Desafios
(A) Segundo o texto sobre o pós-genocídio em Ruanda, qual era a taxa de alfabetização do país em 1995?
(B) Edite o trecho do texto sobre o pós-genocídio em Ruanda começando em "Sabe-se que a" e seguindo até "praticadas no país.", trocando "híbrido" por "misto".

Trecho selecionado
┄┄┄┄┄┄┄┄┄┄┄┄┄┄┄┄┄┄┄┄
Em abril de 2014, houve a memória dos 20 anos do genocídio em Ruanda, caracterizado pelo massacre dos tutsis e hutus moderados e que resultou na morte de em torno de 800 mil pessoas nos aproximadamente cem dias de sua duração. Desde então, surgem diversos relatos e precipitam dados que parecem dar conta dos “avanços” que o país teria feito desde então. Pretende-se apresentar alguns desses “avanços”, pontuando simultaneamente para as suas limitações e para os desafios do pós-genocídio que, de forma geral, recaem sobre a ideia de legados de uma justiça de transição no país.
Enquanto em 1993 a população abaixo do nível de pobreza era de 51,2%, evidenciando que grande parte da população, em especial os hutus, possuía o objetivo de ascender socialmente, em 2011 tal população se reduziu para 44,9%, demonstrando uma melhora significativa para o país (Figura 1). A última estimativa de 2015 da população abaixo do nível de pobreza em Ruanda é de 39,1%.[i]
Figura 1 – Gráfico da população abaixo do nível de pobreza em Ruanda de 1993 até 2011 (Index Mundi, 2016).[ii]
Em 1995, apenas um ano após o genocídio, o PIB per capita era de US$ 575 e a taxa de alfabetização era de 48%. Em 2013, o PIB per capita passou para US$ 1,5 mil e a taxa de alfabetização em 2010 passou para 71,1%.[iii] Ademais, além das melhorias no âmbito econômico, o governo passou a proibir a identificação de etnia dos documentos de identidade, com o objetivo de inviabilizar novo conflito entre tutsis e hutus e de desconstruir a ideia de superioridade dos primeiros com relação aos segundos.
Sabe-se que a justiça de transição (JT) dispõe de mecanismos a fim de possibilitar, em Estados que tenham passado por sérios conflitos, a reestruturação da paz e a construção de uma democracia. A utilização de mecanismos internos e externos em Ruanda caracterizou um modelo tipicamente híbrido de justiça de transição. A Missão de Assistência da ONU para Ruanda (UNAMIR) e o Tribunal Ad Hoc para Ruanda (TPIR) podem ser assumidos como mecanismos externos cujos mandatos se relacionavam com JT, enquanto os tribunais de Gacaca foram os principais mecanismos internos adotados. Muito embora localizados em distintos níveis, os dois últimos mecanismos carregam características criminalizantes e incidem sobre aqueles que foram tomados e/ou se assumiram como perpetradores das graves violações de direitos humanos praticadas no país.
┄┄┄┄┄┄┄┄┄┄┄┄┄┄┄┄┄┄┄┄
Amostra dos dados
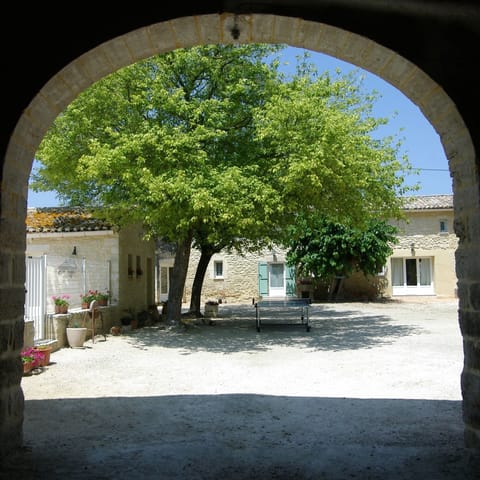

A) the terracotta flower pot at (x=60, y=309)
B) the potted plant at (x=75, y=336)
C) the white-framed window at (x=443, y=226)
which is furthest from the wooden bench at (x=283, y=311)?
┄┄┄┄┄┄┄┄┄┄┄┄┄┄┄┄┄┄┄┄
Resultados
(A) Era de 48%.

(B)
Sabe-se que a justiça de transição (JT) dispõe de mecanismos a fim de possibilitar, em Estados que tenham passado por sérios conflitos, a reestruturação da paz e a construção de uma democracia. A utilização de mecanismos internos e externos em Ruanda caracterizou um modelo tipicamente misto de justiça de transição. A Missão de Assistência da ONU para Ruanda (UNAMIR) e o Tribunal Ad Hoc para Ruanda (TPIR) podem ser assumidos como mecanismos externos cujos mandatos se relacionavam com JT, enquanto os tribunais de Gacaca foram os principais mecanismos internos adotados. Muito embora localizados em distintos níveis, os dois últimos mecanismos carregam características criminalizantes e incidem sobre aqueles que foram tomados e/ou se assumiram como perpetradores das graves violações de direitos humanos praticadas no país.